The main external difference with EOSS is the low observable design of the nose-mounted turret. EOTADS includes an aided target detection mode, which will be a growth option for Arrowhead. Image fusion of the M-TADS FLIR and image-intensified TV is also planned for Lot 12 of Block 3 Apache Longbow onwards, while later versions of Comanche call for fusion of the FLIR and the Longbow FCR to automatically identify and prioritise targets.
Cross leveraging
There is also a high degree of cross-leveraging between the Longbow radar being developed for Comanche and FCR improvements planned for Block 3 Apache. The RAH-66 radar will be repackaged into a low observable mast-mounted housing, which compared with the Apache Longbow will provide a 30dB reduction in signature and weigh half as much. The Block 3 upgrade to Longbow will provide extended range, a littoral mode for target classification and faster processing by adopting the same radar electronic unit as is planned for the RAH-66.
The list of other improvements planned for Block 3 is fairly long and includes efforts to address the helicopter's operational and support costs. These include the General Electric T700-701D engine common with the Sikorsky Black Hawk, a new composite four-blade main rotor with a redesigned swept tip, a 3,400shp (2,530kW) improved durability gearbox. Other planned additions include a new dual-mode laser, the BAE Systems ALQ-212 Suite of Integrated Infrared Countermeasures, embedded diagnostics and improved maintenance manuals. Plans to fit a new fly-by-wire flight-control system have proved too costly and have been deferred, possibly to a follow-on Block 4 Apache upgrade.

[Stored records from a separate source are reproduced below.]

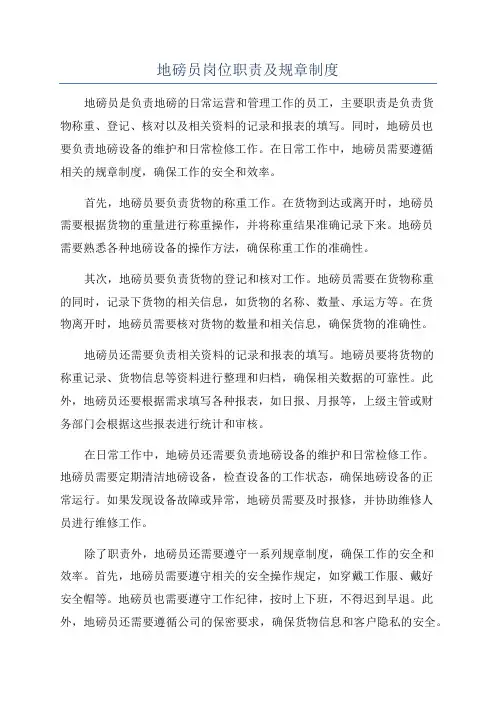 地磅员岗位职责及规章制度

地磅员是负责地磅的日常运营和管理工作的员工，主要职责是负责货物称重、登记、核对以及相关资料的记录和报表的填写。同时，地磅员也要负责地磅设备的维护和日常检修工作。在日常工作中，地磅员需要遵循相关的规章制度，确保工作的安全和效率。

首先，地磅员要负责货物的称重工作。在货物到达或离开时，地磅员需要根据货物的重量进行称重操作，并将称重结果准确记录下来。地磅员需要熟悉各种地磅设备的操作方法，确保称重工作的准确性。

其次，地磅员要负责货物的登记和核对工作。地磅员需要在货物称重的同时，记录下货物的相关信息，如货物的名称、数量、承运方等。在货物离开时，地磅员需要核对货物的数量和相关信息，确保货物的准确性。

地磅员还需要负责相关资料的记录和报表的填写。地磅员要将货物的称重记录、货物信息等资料进行整理和归档，确保相关数据的可靠性。此外，地磅员还要根据需求填写各种报表，如日报、月报等，上级主管或财务部门会根据这些报表进行统计和审核。

在日常工作中，地磅员还需要负责地磅设备的维护和日常检修工作。地磅员需要定期清洁地磅设备，检查设备的工作状态，确保地磅设备的正常运行。如果发现设备故障或异常，地磅员需要及时报修，并协助维修人员进行维修工作。

除了职责外，地磅员还需要遵守一系列规章制度，确保工作的安全和效率。首先，地磅员需要遵守相关的安全操作规定，如穿戴工作服、戴好安全帽等。地磅员也需要遵守工作纪律，按时上下班，不得迟到早退。此外，地磅员还需要遵循公司的保密要求，确保货物信息和客户隐私的安全。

The future of Block 4, which could include a new 3,000shp engine, new composite airframe structures and even directed energy weapons, hinges on the development of Comanche, on the capability of systems such as the Unmanned Combat Armed Rotorcraft, and on whether there is scope for a joint programme, with the US Marine Corps looking eventually to replace its Bell AH-1Zs.
"Maybe one day Comanche can grow and then you can have a common reconnaissance and attack helicopter fleet," says Palotta. "In the meantime, you have to continue with the Apache programme and in another five years, we'll look at Apache and where Comanche is and if it can grow, and then make a decision on another Block or if Comanche can do the job."